The US has downed a fourth flying object this week, taking care to not rule out the possibility of aliens before taking a more sensible approach and denying it was aliens. With all the commotion and speculation (could it be spy balloons?) you may have missed that the objects are not just hovering above the US and Canada. The government of China – who have been blamed for the potential surveillance tools, pretty definitively for the first object, which they say was a weather balloon – claims that they have been dealing with their own UFO.
According to Chinese state-affiliated news outlet Global Times, authorities in East China's Shandong Province have reported an unidentified object near the coastal city of Rizhao. The outlet claims that the authorities were preparing to shoot it out of the sky on Sunday, warning fishing vessels in the area to stay safe.
It is of course possible (perhaps likely) that this is a minor deflection by China after four objects – speculated to be Chinese spy balloons – were found over the US. Or it could be some other innocuous weather balloon, or it could be that China, like the US, has focused a little more attention on smaller objects caught on radar than usual following the discovery of the first balloon in the US.
China is not the only state that uses balloons for surveillance purposes. China has been spotted flying military balloons over Taiwan over the last few years, but the US also has its own balloon projects and was reported in May 2022 to be creating inflatables that could fly between 18.2 and 27.4 kilometers (60,000 and 90,000 feet).
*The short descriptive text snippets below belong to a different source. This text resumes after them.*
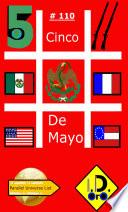 #CincoDeMayo 110 (Edicion en español)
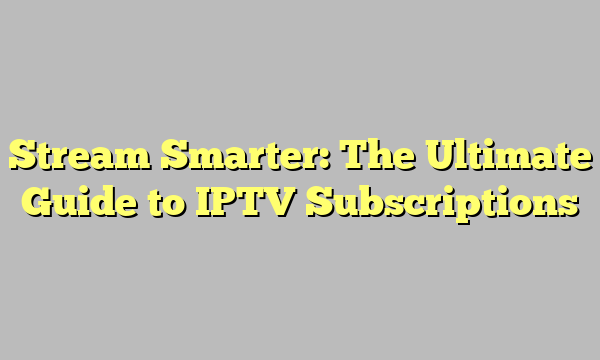 Stream Smarter: The Ultimate Guide to IPTV Subscriptions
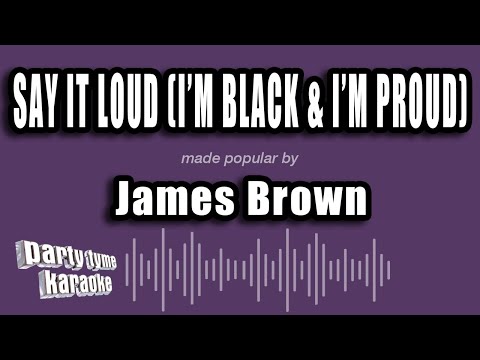 James Brown - Say It Loud (I'm Black & I'm Proud)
According to the International Security Program and Missile Defense Project director at the Center for Strategic and International Studies, these balloons could even deliver several payloads.
Balloons, though primitive compared to satellites, are advantageous in that you can launch them silently, director of the RAF Centre for Air and Space Power Studies Dr David Jordan told The Guardian. Satellites are also tracked by whoever you are attempting to spy on, meaning that you can do any activity you like outside of times you know it will be overhead, or even dazzle them with lasers.
There are, of course, obvious disadvantages too.
"They go where the winds take them,” Jordan told The Guardian. “I’m surprised the Chinese would resort to it ... Why not just send a guy in a campervan to drive around?”